* SOURCE TEXT *
────────────────────
While taking a walk around the campus, you will easily spot the various Boundless posters hanging off several poles. Are you heading towards the bathroom? Chances are you’ll be sitting on the toilet face-to-face with a poster. Did you hear that the University of Toronto was ranked 16th in the world this month? You may have seen that shared on Facebook from a UTM-based social media account. These are all examples of Marketing and Communications hard at work here at UTM.

Despite their broad reach, the department is no more than a three-person team that works for the Office of Advancement. The team consists of Jane Stirling, director, Nicolle Wahl, assistant director, and Blake Eligh, a communications officer.

To many, the marketing and communications department may seem like nothing more than a method to attract potential students. However, the truth is that the responsibility for attracting new students actually belongs to the Office of Student Recruitment and Admissions. The marketing and communications department plays a whole different game.

The department’s role

“We develop, direct, and plan all the marketing and communications initiatives that tell the story of the University of Toronto Mississauga,” says Stirling. “We look after the brand of UTM and any marketing, external marketing, and advertising flows through our office.

“We cover a broad swath of areas in terms of promoting the university. Nicolle [Wahl] does a lot of work on the digital side of the house and the social media side. We promote events, researchers, and research at the university through our media relations,” says Stirling.
────────────────────
* DATA LISTING *
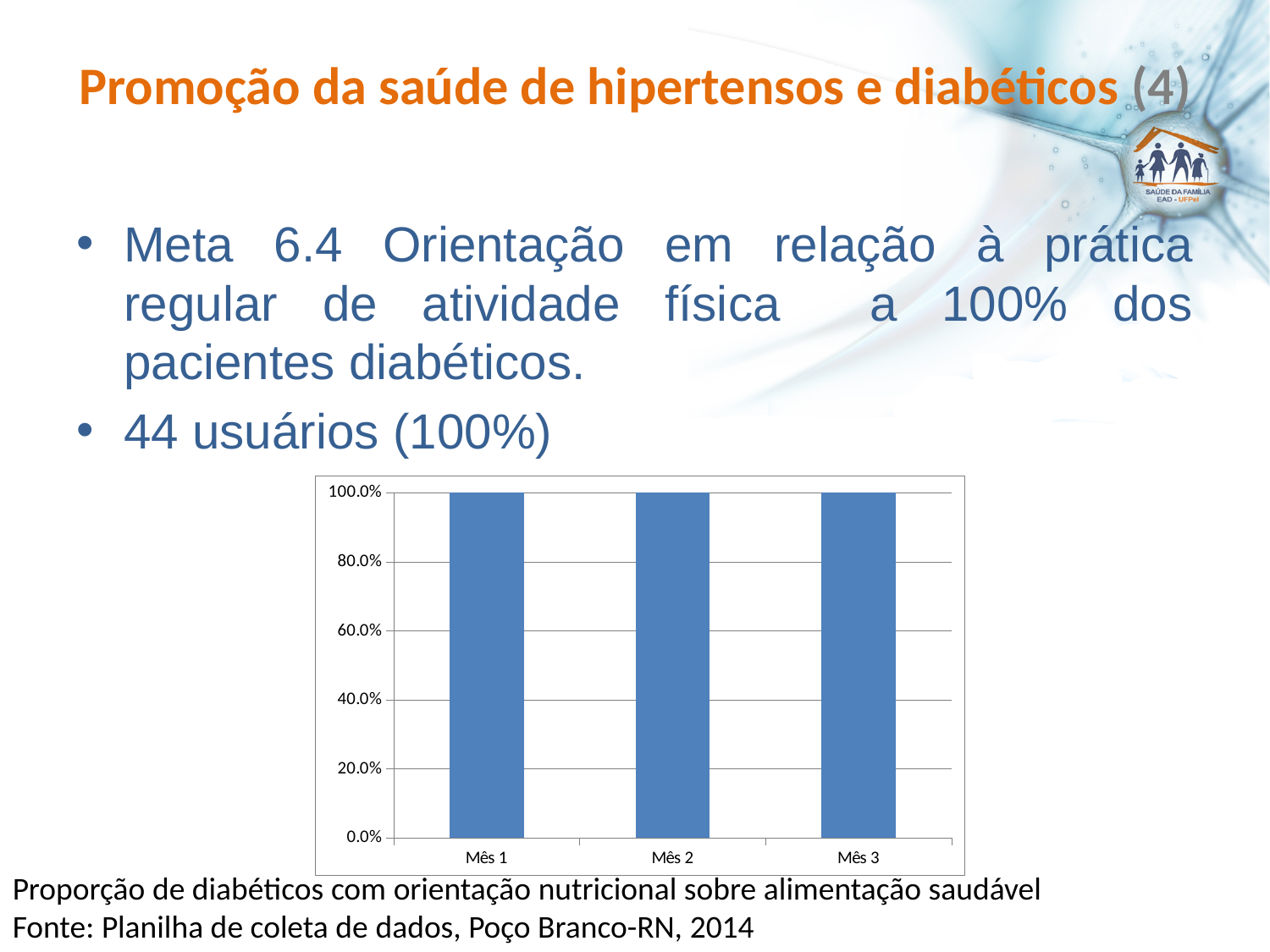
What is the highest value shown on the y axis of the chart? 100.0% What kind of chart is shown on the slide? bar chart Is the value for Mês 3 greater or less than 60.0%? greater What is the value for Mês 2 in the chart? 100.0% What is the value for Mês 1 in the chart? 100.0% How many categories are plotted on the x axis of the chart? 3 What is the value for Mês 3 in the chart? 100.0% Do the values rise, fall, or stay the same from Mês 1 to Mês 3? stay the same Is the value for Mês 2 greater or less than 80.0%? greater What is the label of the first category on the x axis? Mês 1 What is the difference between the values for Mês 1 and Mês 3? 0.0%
────────────────────
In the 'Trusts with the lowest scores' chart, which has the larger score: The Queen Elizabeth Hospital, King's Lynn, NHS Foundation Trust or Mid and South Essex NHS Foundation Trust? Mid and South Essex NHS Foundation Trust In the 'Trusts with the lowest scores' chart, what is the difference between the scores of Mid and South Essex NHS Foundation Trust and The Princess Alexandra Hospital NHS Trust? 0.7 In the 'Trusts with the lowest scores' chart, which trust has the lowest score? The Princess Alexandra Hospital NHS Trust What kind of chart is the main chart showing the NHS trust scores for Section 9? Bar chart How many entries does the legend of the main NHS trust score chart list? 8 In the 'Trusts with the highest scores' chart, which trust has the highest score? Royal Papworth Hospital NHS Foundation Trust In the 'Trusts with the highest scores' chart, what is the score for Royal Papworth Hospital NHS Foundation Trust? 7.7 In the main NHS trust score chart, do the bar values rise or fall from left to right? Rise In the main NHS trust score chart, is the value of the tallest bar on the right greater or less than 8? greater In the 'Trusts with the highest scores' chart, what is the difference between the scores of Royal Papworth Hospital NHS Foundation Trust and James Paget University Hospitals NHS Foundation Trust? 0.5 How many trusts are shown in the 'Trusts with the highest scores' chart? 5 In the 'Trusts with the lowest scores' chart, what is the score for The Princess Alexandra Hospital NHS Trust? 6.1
────────────────────
* TRY IT *
Copy out the article above about UTM's Marketing and Communications team in full, word for word.

* FINISHED EXERCISE *
While taking a walk around the campus, you will easily spot the various Boundless posters hanging off several poles. Are you heading towards the bathroom? Chances are you’ll be sitting on the toilet face-to-face with a poster. Did you hear that the University of Toronto was ranked 16th in the world this month? You may have seen that shared on Facebook from a UTM-based social media account. These are all examples of Marketing and Communications hard at work here at UTM.

Despite their broad reach, the department is no more than a three-person team that works for the Office of Advancement. The team consists of Jane Stirling, director, Nicolle Wahl, assistant director, and Blake Eligh, a communications officer.

To many, the marketing and communications department may seem like nothing more than a method to attract potential students. However, the truth is that the responsibility for attracting new students actually belongs to the Office of Student Recruitment and Admissions. The marketing and communications department plays a whole different game.

The department’s role

“We develop, direct, and plan all the marketing and communications initiatives that tell the story of the University of Toronto Mississauga,” says Stirling. “We look after the brand of UTM and any marketing, external marketing, and advertising flows through our office.

“We cover a broad swath of areas in terms of promoting the university. Nicolle [Wahl] does a lot of work on the digital side of the house and the social media side. We promote events, researchers, and research at the university through our media relations,” says Stirling.